▶ Your tasks
1. Summarize the piece on foreign military bases and host-state responsibility in two sentences.
2. Turn the part of the records that opens with the line containing "Studying what is" and closes with the line containing "From the perspective" into a numbered list. Skip blank lines and leave out the pictures.

▶ Page text
-----

In international politics, geography is rarely just geography. A military base located on the territory of one state can become a strategic asset for another, but it can also transform the host country into a potential frontline during times of conflict.

Across the Middle East, foreign military presence has long shaped regional security dynamics. The United States maintains a network of military facilities, airfields, naval support points, and logistical hubs across several Gulf states, including Qatar, Bahrain, Kuwait, the United Arab Emirates, and Saudi Arabia. These installations form a central part of Washington’s regional defence structure.

Yet beneath these security arrangements lies a complex question of international law: when a state allows its territory to be used for military operations against another country, does it assume any legal responsibility for the consequences?

The question has gained renewed attention amid rising tensions between the United States and Iran, but the underlying legal issue extends far beyond any single conflict. It concerns a broader dilemma faced by states hosting foreign military forces: how far does responsibility extend when national territory becomes part of another state’s military operations?

The starting point of this debate is Article 2(4) of the United Nations Charter, which prohibits the “threat or use of force against the territorial integrity or political independence of any state.” Since the creation of the United Nations in 1945, this principle has remained one of the foundations of the international legal order.

International law recognises two primary exceptions to this prohibition. The first is the right of self-defence under Article 51 of the UN Charter following an armed attack. The second is the use of force authorised by the United Nations Security Council under Chapter VII.

Where military action falls outside these exceptions, its legality becomes highly contested.

This raises an important question for states that host foreign military forces. If another country launches attacks from their territory, and those attacks are considered unlawful, could the host state also face international responsibility?

One of the most relevant references comes from United Nations General Assembly Resolution 3314 of 1974, which defines aggression. Article 3(f) identifies as an act of aggression:

“The action of a State in allowing its territory, which it has placed at the disposal of another State, to be used by that other State for perpetrating an act of aggression against a third State.”

Although General Assembly resolutions are not legally binding in the same way as treaties, Resolution 3314 has played an important role in shaping international legal discussions on aggression and state responsibility.

The principle behind this provision is significant: a state does not necessarily have to fire the first shot to become legally relevant. Allowing its territory to be used as a platform for unlawful military action may create questions of responsibility, particularly where the state has knowledge of, and facilitates, those operations.

Recent conflicts demonstrate how complicated this issue can become.

During Russia’s 2022 invasion of Ukraine, Belarus allowed Russian forces to use its territory for military operations, including troop movements and missile launches. Ukraine and several Western governments argued that Belarus had become a facilitator of Russia’s military campaign, even though Belarus did not conduct the main combat operations itself.

A similar debate emerged during the 2003 US-led invasion of Iraq. Several Gulf states provided logistical support, access, and military infrastructure for coalition operations. Because the legality of the invasion remains disputed among international lawyers, questions were raised regarding the position of states that enabled those operations through their territory and facilities.

The issue also appeared during counterterrorism operations in the region. States providing airspace access, intelligence cooperation, or logistical assistance to foreign military campaigns have often faced domestic criticism and security risks because armed groups may view them as participants rather than neutral actors.

However, hosting foreign military forces does not automatically make a state a party to every operation conducted by those forces. Governments usually distinguish between allowing another country to maintain military facilities and directly controlling decisions about the use of force.

-----

▶ Data records

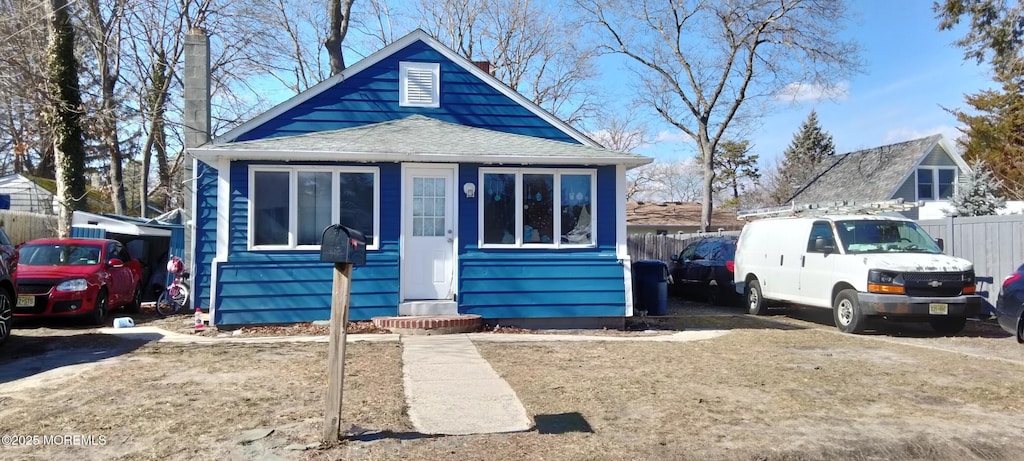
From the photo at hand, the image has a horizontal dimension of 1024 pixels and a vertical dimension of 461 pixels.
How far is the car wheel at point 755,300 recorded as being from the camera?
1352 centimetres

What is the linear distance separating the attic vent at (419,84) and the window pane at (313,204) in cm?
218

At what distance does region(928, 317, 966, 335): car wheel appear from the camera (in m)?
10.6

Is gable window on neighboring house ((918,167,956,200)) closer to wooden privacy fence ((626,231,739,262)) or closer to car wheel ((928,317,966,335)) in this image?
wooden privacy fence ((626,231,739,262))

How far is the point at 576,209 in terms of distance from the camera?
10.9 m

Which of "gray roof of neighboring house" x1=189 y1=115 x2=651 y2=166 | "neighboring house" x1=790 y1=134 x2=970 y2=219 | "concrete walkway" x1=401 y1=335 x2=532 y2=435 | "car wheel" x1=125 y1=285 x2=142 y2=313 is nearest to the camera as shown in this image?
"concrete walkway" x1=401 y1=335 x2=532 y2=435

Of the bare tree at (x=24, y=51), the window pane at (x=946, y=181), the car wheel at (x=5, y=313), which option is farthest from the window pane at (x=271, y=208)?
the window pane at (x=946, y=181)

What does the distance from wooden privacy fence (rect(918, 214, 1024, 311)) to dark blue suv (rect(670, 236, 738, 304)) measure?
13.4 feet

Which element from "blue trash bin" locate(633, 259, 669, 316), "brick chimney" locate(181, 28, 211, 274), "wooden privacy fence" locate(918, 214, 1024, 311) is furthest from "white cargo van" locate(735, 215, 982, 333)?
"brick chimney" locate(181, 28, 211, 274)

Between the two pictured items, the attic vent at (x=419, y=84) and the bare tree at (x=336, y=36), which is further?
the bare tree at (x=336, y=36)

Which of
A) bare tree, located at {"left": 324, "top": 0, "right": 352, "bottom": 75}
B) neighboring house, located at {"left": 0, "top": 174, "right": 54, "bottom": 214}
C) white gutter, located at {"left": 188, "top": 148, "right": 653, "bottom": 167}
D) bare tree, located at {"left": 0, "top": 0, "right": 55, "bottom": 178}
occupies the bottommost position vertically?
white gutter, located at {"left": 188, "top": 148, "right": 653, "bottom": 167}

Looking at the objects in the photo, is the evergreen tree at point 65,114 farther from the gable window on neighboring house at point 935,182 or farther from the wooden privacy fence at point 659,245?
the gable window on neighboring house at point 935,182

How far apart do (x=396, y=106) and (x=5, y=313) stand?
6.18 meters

-----

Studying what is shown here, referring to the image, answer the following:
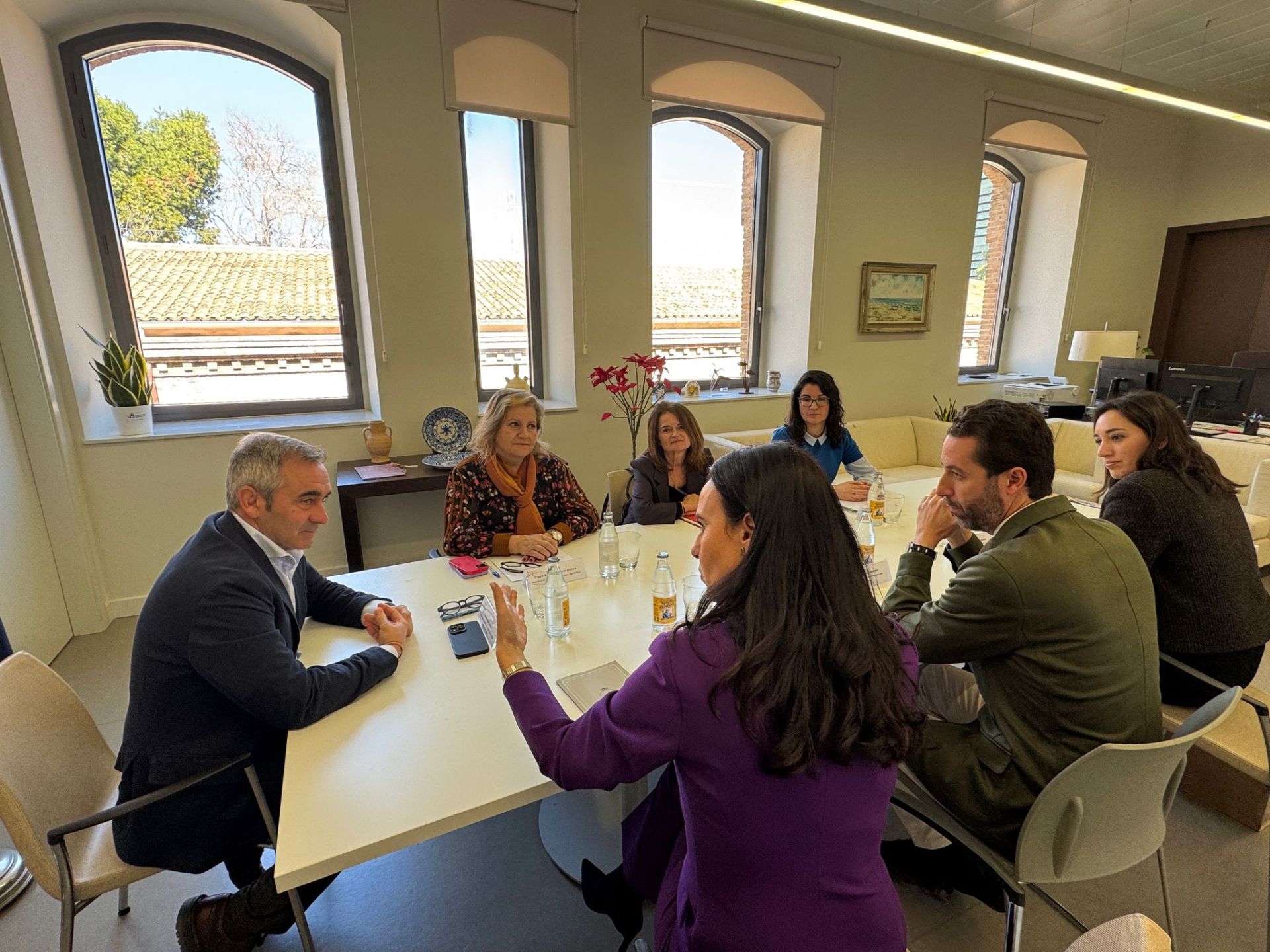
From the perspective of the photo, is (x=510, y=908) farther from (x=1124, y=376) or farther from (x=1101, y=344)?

-----

▶ Full answers
1. UN General Assembly Resolution 3314 counts as aggression a state's allowing territory it has placed at another state's disposal to be used for aggression against a third state, which raises questions of responsibility for states hosting foreign forces. Belarus in Russia's 2022 invasion of Ukraine and Gulf states in the 2003 US-led invasion of Iraq show how complicated the issue can become, though hosting foreign forces does not automatically make a state a party to every operation they conduct.

2.
1. Studying what is shown here, referring to the image, answer the following:
2. From the perspective of the photo, is (x=510, y=908) farther from (x=1124, y=376) or farther from (x=1101, y=344)?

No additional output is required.